Text block
-.-.-
What blame-the-mother stories get wrong about birth outcomes among black moms
Amid the recent media attention to the increases in maternal morbidity and mortality in the United States, many think pieces and editorials have inadvertently contributed to the phenomenon known as “mother blame.”
Mother blame is the notion that individual characteristics or behaviors such as smoking, late entry to prenatal care, being older during pregnancy, or other chronic health conditions during pregnancy are exclusively responsible for poor birth outcomes. More specifically, for black women, who as a group have the highest rates of maternal morbidity and mortality, people incorrectly assume that they become pregnant while being sicker, older and fatter, and so conclude they’re responsible as individuals for their adverse outcomes.
Such assumptions are incorrect and dangerous for three important reasons. First, addressing individual risk factors to improve pregnancy outcomes has not been shown to be successful or effective. In fact, epidemiologic data show that when studies control for factors such as education and income among black women, the same rates of adverse birth outcomes persist for rich and educated women as for poor women. The recent birth story told by Serena Williams highlighted was scientists have known for a long time — this is a problem that affects black women across the socioeconomic spectrum.
-.-.-
Information given
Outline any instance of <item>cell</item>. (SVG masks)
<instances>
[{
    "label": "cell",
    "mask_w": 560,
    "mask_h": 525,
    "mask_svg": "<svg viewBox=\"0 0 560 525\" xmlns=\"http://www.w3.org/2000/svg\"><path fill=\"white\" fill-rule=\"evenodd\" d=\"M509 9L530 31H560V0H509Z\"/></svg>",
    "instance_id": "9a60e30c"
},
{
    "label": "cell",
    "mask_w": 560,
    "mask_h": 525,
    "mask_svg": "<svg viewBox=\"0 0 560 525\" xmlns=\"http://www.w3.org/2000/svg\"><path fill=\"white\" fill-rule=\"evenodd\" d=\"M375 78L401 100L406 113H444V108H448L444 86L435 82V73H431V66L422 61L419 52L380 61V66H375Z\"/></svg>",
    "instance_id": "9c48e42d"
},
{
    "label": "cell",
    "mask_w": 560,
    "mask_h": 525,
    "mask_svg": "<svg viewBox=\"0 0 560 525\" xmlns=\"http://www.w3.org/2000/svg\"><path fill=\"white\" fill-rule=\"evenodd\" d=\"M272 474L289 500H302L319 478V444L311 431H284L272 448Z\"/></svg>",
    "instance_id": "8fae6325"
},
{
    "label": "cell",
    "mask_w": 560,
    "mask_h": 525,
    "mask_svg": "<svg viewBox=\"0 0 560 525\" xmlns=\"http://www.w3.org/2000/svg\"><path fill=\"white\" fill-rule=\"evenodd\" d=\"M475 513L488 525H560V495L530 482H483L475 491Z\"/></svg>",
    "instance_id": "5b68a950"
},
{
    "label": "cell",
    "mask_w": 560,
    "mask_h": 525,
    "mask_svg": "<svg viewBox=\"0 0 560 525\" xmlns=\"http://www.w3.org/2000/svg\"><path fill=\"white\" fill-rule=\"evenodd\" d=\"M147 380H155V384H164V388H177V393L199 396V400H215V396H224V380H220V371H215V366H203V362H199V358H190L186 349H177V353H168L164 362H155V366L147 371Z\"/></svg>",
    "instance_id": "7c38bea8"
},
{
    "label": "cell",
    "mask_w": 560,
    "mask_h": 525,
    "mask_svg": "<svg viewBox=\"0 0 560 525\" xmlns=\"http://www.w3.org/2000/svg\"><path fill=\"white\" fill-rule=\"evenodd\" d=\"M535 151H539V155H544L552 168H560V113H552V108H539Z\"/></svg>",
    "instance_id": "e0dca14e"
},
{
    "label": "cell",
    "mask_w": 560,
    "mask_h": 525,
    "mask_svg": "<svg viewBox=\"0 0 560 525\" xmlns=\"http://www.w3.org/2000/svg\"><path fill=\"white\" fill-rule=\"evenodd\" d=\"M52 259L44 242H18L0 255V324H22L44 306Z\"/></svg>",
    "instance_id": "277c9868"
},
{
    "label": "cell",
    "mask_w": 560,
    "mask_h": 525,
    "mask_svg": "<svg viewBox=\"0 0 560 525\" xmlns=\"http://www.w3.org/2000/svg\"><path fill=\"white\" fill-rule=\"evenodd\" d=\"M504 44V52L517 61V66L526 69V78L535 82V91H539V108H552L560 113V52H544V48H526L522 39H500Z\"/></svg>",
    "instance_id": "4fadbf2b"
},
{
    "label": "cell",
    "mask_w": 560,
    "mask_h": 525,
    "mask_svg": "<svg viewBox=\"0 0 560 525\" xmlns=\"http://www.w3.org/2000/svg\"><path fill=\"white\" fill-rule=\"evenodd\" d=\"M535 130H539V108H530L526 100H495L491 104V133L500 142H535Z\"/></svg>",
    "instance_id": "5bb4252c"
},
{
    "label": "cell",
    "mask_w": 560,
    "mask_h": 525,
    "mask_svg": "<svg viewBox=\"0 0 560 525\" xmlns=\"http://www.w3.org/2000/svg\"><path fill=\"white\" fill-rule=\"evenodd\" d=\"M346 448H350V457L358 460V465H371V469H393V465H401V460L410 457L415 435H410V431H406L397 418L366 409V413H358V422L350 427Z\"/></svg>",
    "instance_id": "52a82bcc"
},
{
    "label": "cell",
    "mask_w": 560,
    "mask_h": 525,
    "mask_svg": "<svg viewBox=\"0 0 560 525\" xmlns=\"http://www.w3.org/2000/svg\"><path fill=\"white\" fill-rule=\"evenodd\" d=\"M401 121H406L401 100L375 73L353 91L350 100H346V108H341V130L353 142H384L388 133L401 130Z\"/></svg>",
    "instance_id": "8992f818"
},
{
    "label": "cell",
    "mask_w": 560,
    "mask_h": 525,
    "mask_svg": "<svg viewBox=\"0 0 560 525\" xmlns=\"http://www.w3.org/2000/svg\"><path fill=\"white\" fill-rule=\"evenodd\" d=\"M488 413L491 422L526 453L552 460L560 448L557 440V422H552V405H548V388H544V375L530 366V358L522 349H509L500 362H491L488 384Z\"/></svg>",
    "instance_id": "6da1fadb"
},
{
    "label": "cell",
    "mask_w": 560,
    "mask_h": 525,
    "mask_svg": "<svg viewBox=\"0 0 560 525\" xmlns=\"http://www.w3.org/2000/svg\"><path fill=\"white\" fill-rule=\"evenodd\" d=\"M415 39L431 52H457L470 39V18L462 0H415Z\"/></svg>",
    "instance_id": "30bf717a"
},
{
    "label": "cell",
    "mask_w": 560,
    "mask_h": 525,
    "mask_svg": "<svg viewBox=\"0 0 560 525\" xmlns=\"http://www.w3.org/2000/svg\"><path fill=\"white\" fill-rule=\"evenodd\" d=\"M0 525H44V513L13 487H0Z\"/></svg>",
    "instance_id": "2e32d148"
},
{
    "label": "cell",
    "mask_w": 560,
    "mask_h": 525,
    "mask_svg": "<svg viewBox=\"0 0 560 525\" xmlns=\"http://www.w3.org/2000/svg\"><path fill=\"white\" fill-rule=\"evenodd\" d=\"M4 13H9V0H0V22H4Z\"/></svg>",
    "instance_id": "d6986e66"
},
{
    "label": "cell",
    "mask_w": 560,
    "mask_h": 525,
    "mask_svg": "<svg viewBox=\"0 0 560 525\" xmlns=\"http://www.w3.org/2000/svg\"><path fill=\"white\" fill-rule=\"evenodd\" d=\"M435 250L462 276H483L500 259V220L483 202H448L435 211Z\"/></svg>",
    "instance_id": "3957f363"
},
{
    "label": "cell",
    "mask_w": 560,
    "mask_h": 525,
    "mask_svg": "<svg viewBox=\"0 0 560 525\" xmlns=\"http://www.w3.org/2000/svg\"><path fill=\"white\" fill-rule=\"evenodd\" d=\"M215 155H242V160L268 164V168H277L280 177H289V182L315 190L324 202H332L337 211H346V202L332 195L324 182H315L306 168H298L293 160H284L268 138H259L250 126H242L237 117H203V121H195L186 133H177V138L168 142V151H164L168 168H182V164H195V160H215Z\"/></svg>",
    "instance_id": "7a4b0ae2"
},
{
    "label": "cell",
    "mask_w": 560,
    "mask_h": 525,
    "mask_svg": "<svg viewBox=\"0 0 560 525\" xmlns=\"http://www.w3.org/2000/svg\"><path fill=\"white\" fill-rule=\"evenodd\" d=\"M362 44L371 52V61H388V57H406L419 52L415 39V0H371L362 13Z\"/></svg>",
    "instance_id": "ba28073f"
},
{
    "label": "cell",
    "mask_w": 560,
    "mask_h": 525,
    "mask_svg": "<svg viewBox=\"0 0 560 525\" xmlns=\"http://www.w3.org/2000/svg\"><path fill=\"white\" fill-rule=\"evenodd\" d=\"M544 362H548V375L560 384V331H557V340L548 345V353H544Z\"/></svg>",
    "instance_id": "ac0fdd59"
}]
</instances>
-.-.-
Work instructions
**a)** In the article on mother blame and birth outcomes, which group of women has the highest rates of maternal morbidity and mortality?
**b)** Carry on the article on mother blame and birth outcomes from its last sentence.
The listing is separate material and has nothing to do with the article.

Exercise responses
**a)** Black women, as a group, have the highest rates.

**b)**
Second, focusing on a mother’s individual characteristics or behaviors avoids the uncomfortable truth that health care service delivery systems, namely hospitals and clinics and the people who work in them, contribute to these poor outcomes. As a clinician-scientist, I know both from my clinical work and my research that there are significant areas of improvement that the current workforce need to address. In particular, areas such as diversifying the health care workforce, expanding doula support, paying close attention to birth plans, and decreasing our reliance on the criminal justice system for pregnant people with mental health issues. Finally, there is nothing inherent about black skin that increases risks during pregnancy — except perhaps over-exposure to the real culprit, racism, which can harm a mother’s body in real, measurable ways.
Focusing on a mother’s individual characteristics or behaviors avoids the uncomfortable truth that health care service delivery systems, namely hospitals and clinics and the people who work in them, contribute to these poor outcomes.
Research on the social determinants of health has shown that several factors have a significant impact on health. According to the University of Wisconsin Population Health Institute, at the population level, health behaviors and clinical care only account for approximately 50 percent of health outcomes, while the other half is explained by social and economic factors as well as the physical environment in which people live.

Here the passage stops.